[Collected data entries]
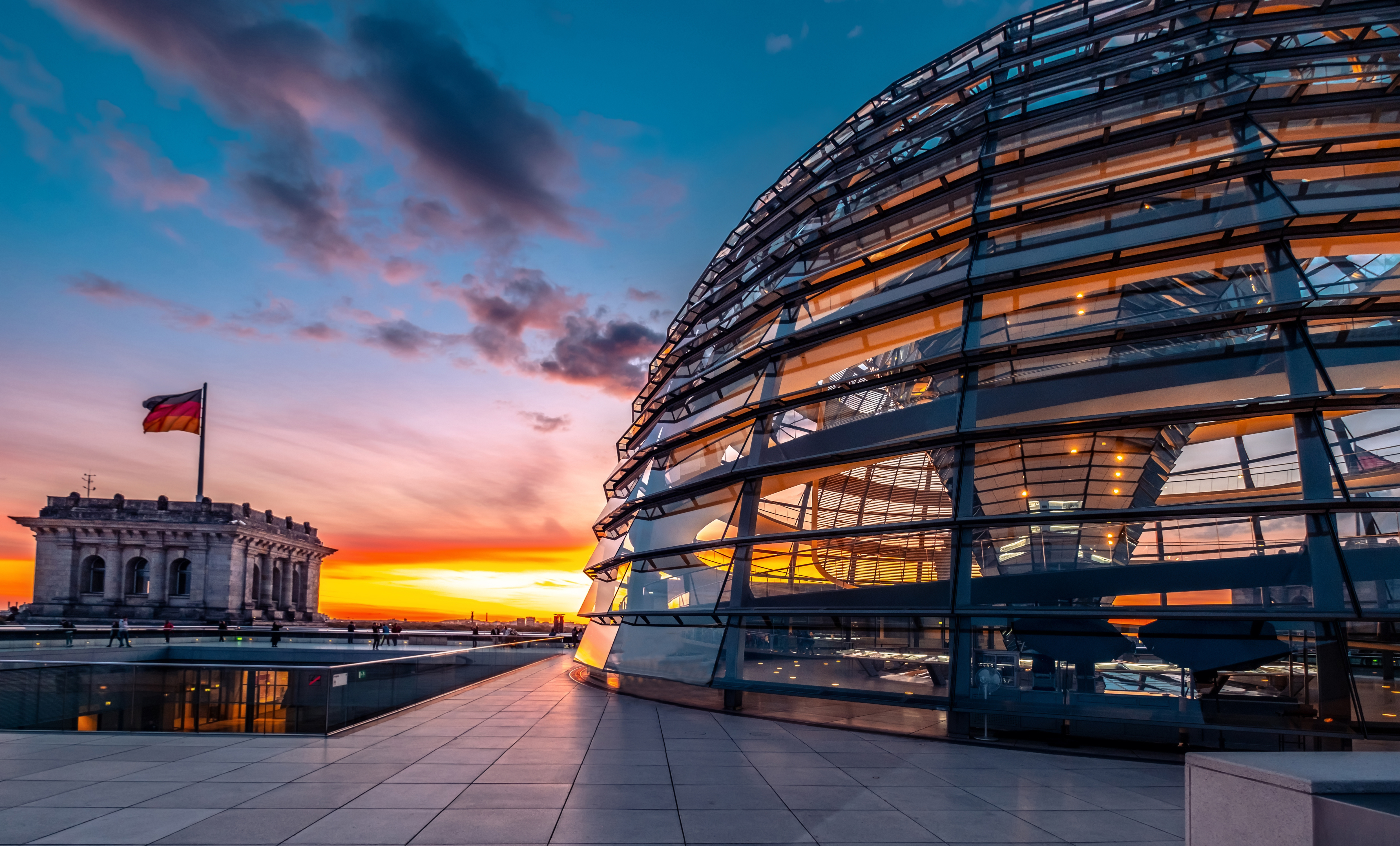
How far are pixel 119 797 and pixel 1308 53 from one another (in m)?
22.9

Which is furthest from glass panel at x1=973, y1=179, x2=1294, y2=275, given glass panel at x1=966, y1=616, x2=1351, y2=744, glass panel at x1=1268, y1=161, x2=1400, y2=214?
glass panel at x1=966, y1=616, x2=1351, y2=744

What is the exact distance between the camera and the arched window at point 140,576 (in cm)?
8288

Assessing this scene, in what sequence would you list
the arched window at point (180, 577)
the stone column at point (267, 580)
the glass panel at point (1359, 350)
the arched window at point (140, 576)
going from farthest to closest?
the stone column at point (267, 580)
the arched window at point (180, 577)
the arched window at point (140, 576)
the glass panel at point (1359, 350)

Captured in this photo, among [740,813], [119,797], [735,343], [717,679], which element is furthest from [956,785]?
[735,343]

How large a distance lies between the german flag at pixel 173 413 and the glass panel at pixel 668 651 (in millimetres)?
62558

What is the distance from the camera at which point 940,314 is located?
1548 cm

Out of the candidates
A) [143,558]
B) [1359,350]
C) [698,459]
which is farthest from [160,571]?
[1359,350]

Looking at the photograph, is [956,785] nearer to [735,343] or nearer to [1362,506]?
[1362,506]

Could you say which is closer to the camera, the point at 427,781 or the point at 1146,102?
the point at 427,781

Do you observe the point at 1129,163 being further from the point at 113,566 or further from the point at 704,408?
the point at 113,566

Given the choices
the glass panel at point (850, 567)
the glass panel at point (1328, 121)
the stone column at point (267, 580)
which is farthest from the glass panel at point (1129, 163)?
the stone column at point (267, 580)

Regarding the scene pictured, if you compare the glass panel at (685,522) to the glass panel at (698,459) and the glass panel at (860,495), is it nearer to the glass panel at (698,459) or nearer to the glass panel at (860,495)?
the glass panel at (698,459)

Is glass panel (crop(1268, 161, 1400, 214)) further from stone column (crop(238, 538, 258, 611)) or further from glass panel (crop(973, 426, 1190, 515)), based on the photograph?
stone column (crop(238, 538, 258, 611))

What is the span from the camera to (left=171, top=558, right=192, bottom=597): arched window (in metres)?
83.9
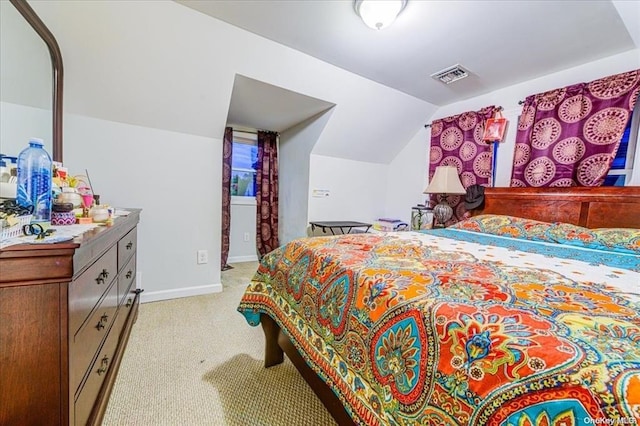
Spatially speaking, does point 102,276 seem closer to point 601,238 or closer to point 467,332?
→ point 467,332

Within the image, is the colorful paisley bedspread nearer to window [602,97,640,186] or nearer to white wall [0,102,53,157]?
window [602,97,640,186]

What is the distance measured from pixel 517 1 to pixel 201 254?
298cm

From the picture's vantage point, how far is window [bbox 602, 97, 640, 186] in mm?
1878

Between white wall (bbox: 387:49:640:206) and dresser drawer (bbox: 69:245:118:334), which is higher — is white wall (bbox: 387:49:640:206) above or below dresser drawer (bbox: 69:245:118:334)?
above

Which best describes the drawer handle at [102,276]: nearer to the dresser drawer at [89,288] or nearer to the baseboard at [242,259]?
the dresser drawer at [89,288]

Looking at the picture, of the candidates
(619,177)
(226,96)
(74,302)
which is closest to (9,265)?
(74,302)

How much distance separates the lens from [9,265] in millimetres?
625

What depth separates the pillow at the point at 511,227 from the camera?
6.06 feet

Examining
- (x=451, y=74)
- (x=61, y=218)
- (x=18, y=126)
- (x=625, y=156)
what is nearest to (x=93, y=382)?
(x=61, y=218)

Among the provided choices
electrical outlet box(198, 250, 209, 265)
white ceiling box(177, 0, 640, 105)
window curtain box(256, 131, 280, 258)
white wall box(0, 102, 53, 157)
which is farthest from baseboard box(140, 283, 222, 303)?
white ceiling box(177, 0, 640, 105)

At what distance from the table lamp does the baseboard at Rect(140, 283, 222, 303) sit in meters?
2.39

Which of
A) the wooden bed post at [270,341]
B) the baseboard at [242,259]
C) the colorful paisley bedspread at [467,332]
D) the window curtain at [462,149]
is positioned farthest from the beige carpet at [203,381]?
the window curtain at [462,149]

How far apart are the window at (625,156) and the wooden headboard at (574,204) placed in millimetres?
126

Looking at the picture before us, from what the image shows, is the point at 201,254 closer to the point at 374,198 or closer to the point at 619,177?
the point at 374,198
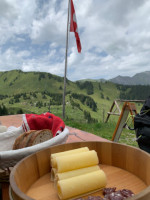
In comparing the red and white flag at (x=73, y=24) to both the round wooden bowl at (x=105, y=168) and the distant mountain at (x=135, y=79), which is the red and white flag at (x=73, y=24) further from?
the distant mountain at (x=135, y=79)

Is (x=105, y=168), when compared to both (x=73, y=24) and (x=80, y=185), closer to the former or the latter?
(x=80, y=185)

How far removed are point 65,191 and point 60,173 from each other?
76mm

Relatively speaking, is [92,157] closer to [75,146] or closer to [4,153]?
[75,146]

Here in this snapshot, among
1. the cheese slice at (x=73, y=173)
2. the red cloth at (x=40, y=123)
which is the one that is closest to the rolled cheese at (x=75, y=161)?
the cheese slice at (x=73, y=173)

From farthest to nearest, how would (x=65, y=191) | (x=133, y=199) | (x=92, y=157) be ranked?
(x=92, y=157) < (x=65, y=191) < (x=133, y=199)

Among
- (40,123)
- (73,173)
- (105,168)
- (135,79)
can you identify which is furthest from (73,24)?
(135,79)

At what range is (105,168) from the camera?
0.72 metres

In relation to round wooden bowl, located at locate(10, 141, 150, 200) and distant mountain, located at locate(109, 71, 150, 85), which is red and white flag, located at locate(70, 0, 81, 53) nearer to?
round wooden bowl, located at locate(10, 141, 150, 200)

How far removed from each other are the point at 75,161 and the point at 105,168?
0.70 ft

■ Exercise aim
Every entry above needs to be retyped exactly; drop the pictures.

■ Output
How far are pixel 119 797 and pixel 1308 53 from one another (in m)?
22.9

Which is furthest from glass panel at x1=973, y1=179, x2=1294, y2=275, given glass panel at x1=966, y1=616, x2=1351, y2=744, glass panel at x1=1268, y1=161, x2=1400, y2=214?
glass panel at x1=966, y1=616, x2=1351, y2=744

What is the exact distance between the camera and the arched window at point 140,576 (in cm)?
8288

Assessing this scene, in what sequence would you list
the arched window at point (180, 577)
the stone column at point (267, 580)
the glass panel at point (1359, 350)
the arched window at point (140, 576)
going from farthest to closest?
the stone column at point (267, 580)
the arched window at point (180, 577)
the arched window at point (140, 576)
the glass panel at point (1359, 350)

Captured in this photo, among [740,813], [119,797], [735,343], [717,679], which element is furthest from [956,785]?
[735,343]

How large a distance lies between the german flag at pixel 173 413 and the glass panel at pixel 668 651 (in millimetres)?
62558

What is the distance from the camera at which point 940,314 is located?
1548 cm

Out of the candidates
A) [143,558]
B) [1359,350]
C) [698,459]
which is farthest from [160,571]?
[1359,350]

Looking at the photograph, is [956,785] nearer to [735,343] or nearer to [1362,506]?
[1362,506]

Could you say which is closer to the camera, the point at 427,781 or the point at 1146,102?
the point at 427,781

Do you observe the point at 1129,163 being further from the point at 113,566 or further from the point at 704,408?
the point at 113,566

Given the choices
the glass panel at point (850, 567)
the glass panel at point (1328, 121)
the stone column at point (267, 580)
which is farthest from the glass panel at point (1129, 163)?
the stone column at point (267, 580)

Regarding the scene pictured, if you compare the glass panel at (685,522) to the glass panel at (698,459) and the glass panel at (860,495), is it nearer to the glass panel at (698,459) or nearer to the glass panel at (860,495)?
the glass panel at (698,459)

Is glass panel (crop(1268, 161, 1400, 214)) further from stone column (crop(238, 538, 258, 611)) or further from glass panel (crop(973, 426, 1190, 515)), based on the photograph?
stone column (crop(238, 538, 258, 611))

What is the span from the camera to (left=171, top=558, right=192, bottom=597): arched window (in metres)?
83.9
Spatially speaking, does point 102,276 seem closer to point 601,238 or closer to point 467,332?
→ point 467,332

Within the image, is the colorful paisley bedspread nearer to window [602,97,640,186] or nearer to white wall [0,102,53,157]?
window [602,97,640,186]

What is the distance measured from pixel 517 1 to pixel 201 254?
298cm

From the picture's vantage point, how far is window [bbox 602, 97, 640, 186] in mm?
1878

Between white wall (bbox: 387:49:640:206) and dresser drawer (bbox: 69:245:118:334), which is higher — is white wall (bbox: 387:49:640:206) above or below dresser drawer (bbox: 69:245:118:334)?
above

Which best describes the drawer handle at [102,276]: nearer to the dresser drawer at [89,288] or nearer to the baseboard at [242,259]?
the dresser drawer at [89,288]

Looking at the picture, of the candidates
(619,177)
(226,96)
(74,302)
which is closest to (9,265)?
(74,302)

How much distance separates the lens from [9,265] in millimetres?
625

What depth separates the pillow at the point at 511,227 from the camera?
6.06 feet

Examining
- (x=451, y=74)
- (x=61, y=218)
- (x=18, y=126)
- (x=625, y=156)
what is nearest to (x=93, y=382)?
(x=61, y=218)

Among the provided choices
electrical outlet box(198, 250, 209, 265)
white ceiling box(177, 0, 640, 105)
window curtain box(256, 131, 280, 258)
white wall box(0, 102, 53, 157)
which is farthest from baseboard box(140, 283, 222, 303)?
white ceiling box(177, 0, 640, 105)

At what distance from the table lamp does the baseboard at Rect(140, 283, 222, 303) sit in meters?
2.39

Which of
A) the wooden bed post at [270,341]
B) the baseboard at [242,259]
C) the colorful paisley bedspread at [467,332]
D) the window curtain at [462,149]
is positioned farthest from the beige carpet at [203,381]?
the window curtain at [462,149]

How far apart are the window at (625,156) and the wooden headboard at (574,204) placed in millimetres?
126

Looking at the picture before us, from what the image shows, is the point at 201,254 closer to the point at 374,198 or closer to the point at 619,177?
the point at 374,198
In comparing the red and white flag at (x=73, y=24) to both the round wooden bowl at (x=105, y=168) and the distant mountain at (x=135, y=79), which is the red and white flag at (x=73, y=24) further from?
the distant mountain at (x=135, y=79)

Is (x=105, y=168), when compared to both (x=73, y=24) and (x=80, y=185), closer to the former or the latter?
(x=80, y=185)

How far removed are point 65,191 and point 60,173 from each other?
76mm

Relatively speaking, is [92,157] closer to [75,146] or closer to [4,153]?
[75,146]

Here in this snapshot, among
1. the cheese slice at (x=73, y=173)
2. the red cloth at (x=40, y=123)
which is the one that is closest to the rolled cheese at (x=75, y=161)?
the cheese slice at (x=73, y=173)

From farthest to nearest, how would (x=65, y=191) | (x=133, y=199) | (x=92, y=157) be ranked?
(x=92, y=157) < (x=65, y=191) < (x=133, y=199)

Among
- (40,123)
- (73,173)
- (105,168)
- (135,79)
can you identify which is furthest from (73,24)?
(135,79)

At what range is (105,168) from the camera?
0.72 metres

In relation to round wooden bowl, located at locate(10, 141, 150, 200) and distant mountain, located at locate(109, 71, 150, 85), which is red and white flag, located at locate(70, 0, 81, 53) nearer to?
round wooden bowl, located at locate(10, 141, 150, 200)

How far removed from each other are the point at 75,161 and the point at 105,168?
0.70 ft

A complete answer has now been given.